Nach § 3 Nr. 2 StBerG sind Rechtsanwälte zur unbeschränkten Hilfeleistung in Steuersachen befugt, ohne ihre steuerrechtliche Qualifikation durch Ablegung einer besonderen Prüfung nachweisen zu müssen (ebenso Wirtschaftsgüter, Wirtschaftsprüfungsgesellschaften, vereidigte Buchprüfer und Buchprüfungsgesellschaften). Dieses Ergebnis folgt bereits aus § 3 Abs. 1 der Bundesrechtsanwaltsordnung, wonach der Rechtsanwalt der berufene unabhängige Berater und Vertreter in allen Rechtsangelegenheiten ist; hierzu gehört auch die Steuerberatung, da sie eine Rechtsberatung in Steuersachen ist (für die entsprechende Befugnis der Wirtschaftsgüter und vereidigten Buchprüfer zur Beratung und Vertretung in Steuersachen vgl. die §§ 2, 129 des Gesetzes über eine Berufsordnung der Wirtschaftsprüfer).
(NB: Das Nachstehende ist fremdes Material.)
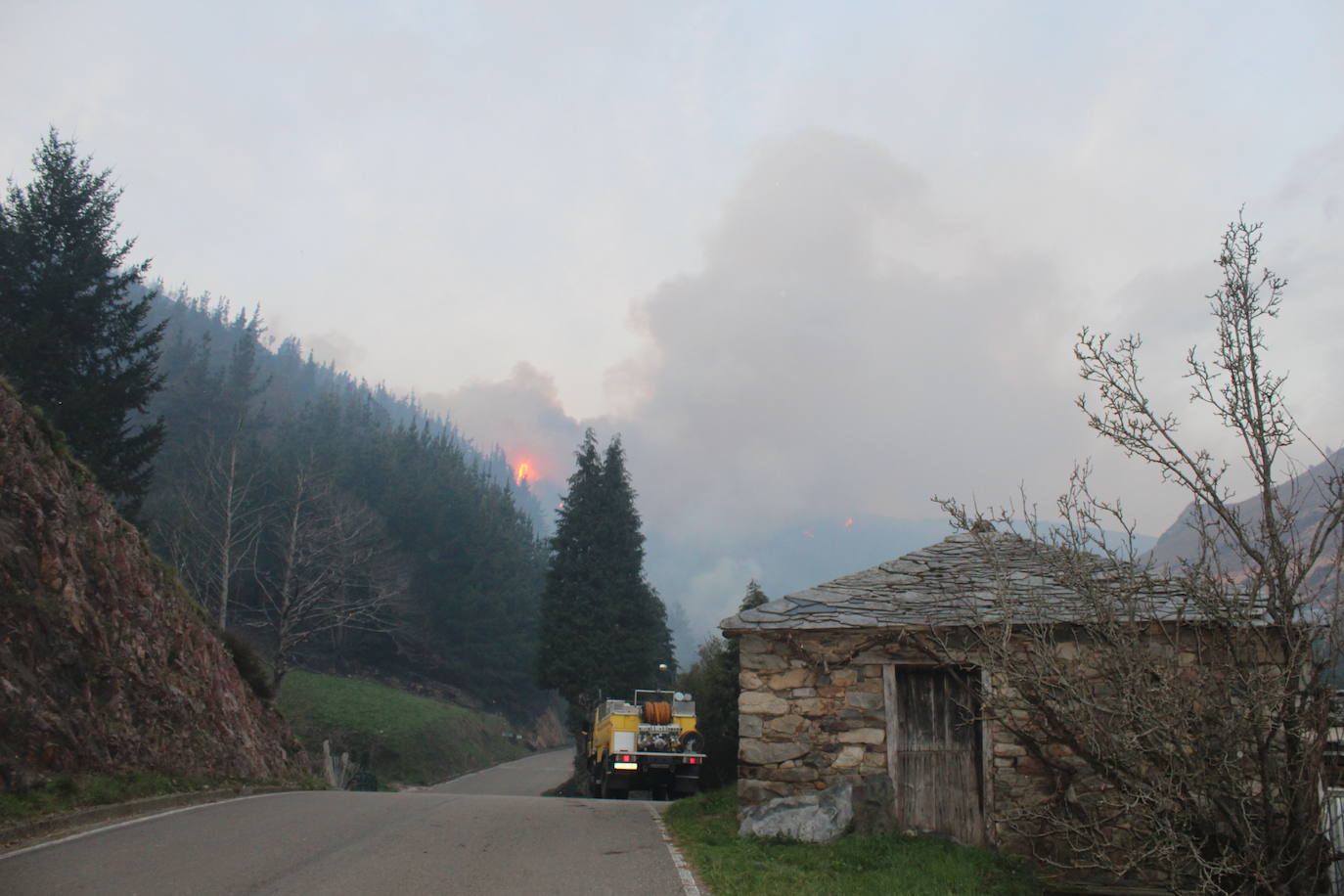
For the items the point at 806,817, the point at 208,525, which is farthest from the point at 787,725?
the point at 208,525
Das StBerG geht in typisierender Betrachtungsweise davon aus, daß die Rechtsanwälte und die anderen in § 3 Nr. 2 genannten Berufsträger aufgrund ihrer Ausbildung und praktischen Berufstätigkeit zu einer sachgemäßen steuerlichen Beratung befähigt sind. Mit diesen Personen ist der Antragsteller nicht vergleichbar, da er sich allein durch den erworbenen Hochschulabschluß noch nicht für einen rechts-, wirtschafts- oder steuerberatenden Beruf qualifiziert hat. Der Gesetzgeber war nicht gehalten, für die Bestellung als Steuerberater an Stelle der Ablegung der Steuerberaterprüfung auf die im Einzelfall durch Studium oder auf sonstige Weise erworbenen steuerrechtlichen Kenntnisse und Fähigkeiten abzustellen.
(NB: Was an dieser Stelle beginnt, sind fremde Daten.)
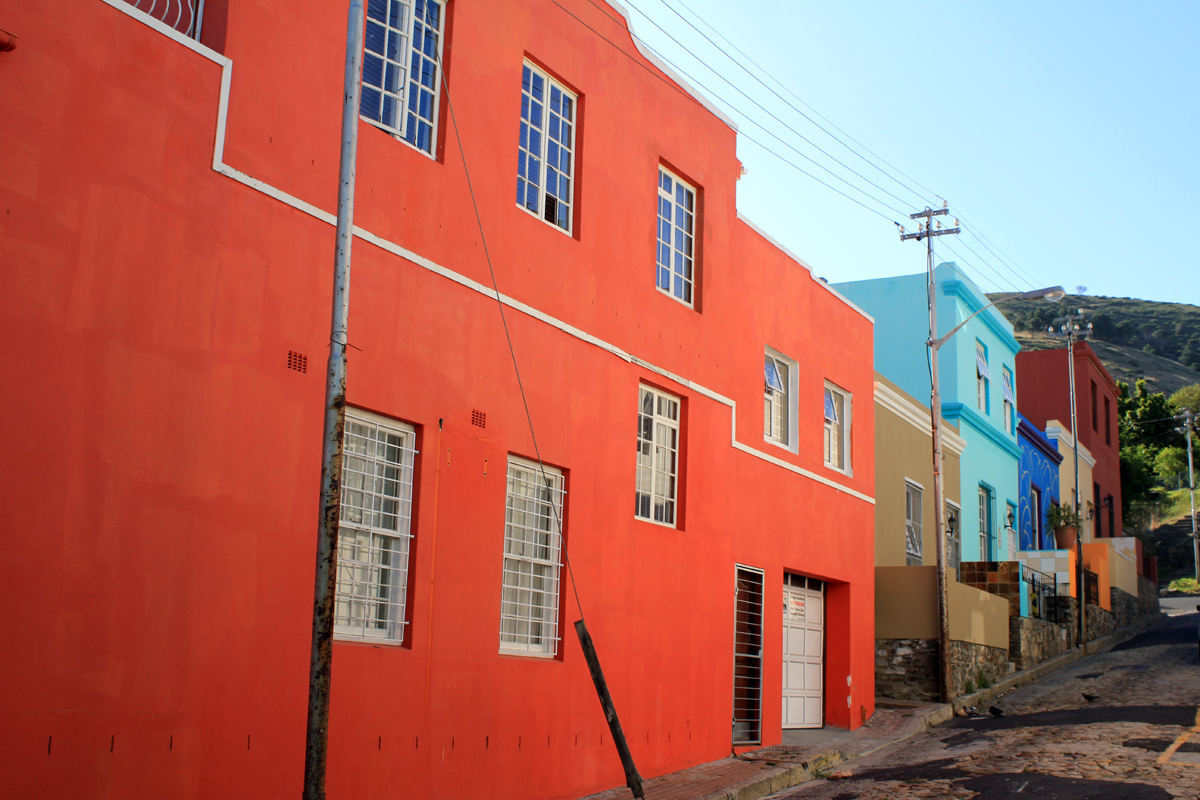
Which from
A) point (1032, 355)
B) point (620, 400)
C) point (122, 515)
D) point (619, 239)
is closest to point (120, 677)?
point (122, 515)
3. Aus den in § 114 Abs. 1 Satz 2 FGO für die Regelungsanordnung genannten Gründen (,,wesentliche Nachteile", ,,,,drohende Gewalt") ergibt sich, daß auch die ,,anderen" (Anordnungs-)Gründe von ähnlicher Bedeutung und Gewichtung sein müssen. Deshalb wird im allgemeinen ein Anordnungsgrund, der den Erlaß der begehrten einstweiligen Anordnung unumgänglich macht, nur angenommen, wenn die wirtschaftliche oder persönliche Existenz des Antragstellers unmittelbar bedroht ist (vgl. Tipke / Kruse, Abgabenordnung-Finanzgerichtsordnung, 13. Aufl., § 114 FGO Tz. 17 mit Hinweisen auf die Rechtsprechung). Der Antragsteller hat nicht glaubhaft gemacht, daß seine wirtschaftliche Existenz bei der Ablehnung der begehrten vorläufigen Bestellung als Steuerberater bedroht wäre.
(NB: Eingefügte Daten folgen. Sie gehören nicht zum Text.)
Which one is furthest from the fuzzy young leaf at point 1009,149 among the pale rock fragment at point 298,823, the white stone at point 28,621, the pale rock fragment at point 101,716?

Das FG hat zu Recht darauf abgestellt, daß die wirtschaftliche Existenz des Antragstellers durch seine bisherige nichtselbständige Tätigkeit als Steuerberatungsassistent gesichert ist. Diese Beurteilung, die der Rechtsprechung des Senats entspricht (vgl. BFHE 140, 163, BStBl II 1984, 449, 451; BFHE 154, 31, BStBl II 1988, 956, 959), ist durch den bloßen Hinweis der Beschwerde, daß das Arbeitsverhältnis beendet werden könnte, nicht erschüttert worden, denn der Antragsteller hat die gegenwärtige Gefahr einer Kündigung durch seinen Arbeitgeber nicht dargetan. Der Senat ist ferner in seiner Rechtsprechung stets davon ausgegangen, daß die bloße Verzögerung des Überwechselns in den angestrebten Beruf des Steuerberaters, die mit dem Abwarten des Ergebnisses des Hauptprozesses oder mit dem Ablegen der Steuerberaterprüfung verbunden ist, keine Existenzgefährdung und damit keinen Grund für den Erlaß einer Regelungsanordnung darstellt (BFHE 140, 163, BStBl II 1984, 449, 451, und BFHE 154, 31, BStBl II 1988, 956, 959). Solange der Hauptprozeß noch nicht rechtskräftig entschieden ist, muß der Antragsteller es hinnehmen, daß seine Einkünfte möglicherweise geringer sind als die eines selbständigen Steuerberaters und daß ihm potentielle Mandanten verlorengehen. Diese Nachteile sind im Streitfall um so mehr zumutbar, als dem Antragsteller die Möglichkeit verbleibt, durch Ablegung der Steuerberaterprüfung seine Bestellung zum Steuerberater kurzfristig herbeizuführen.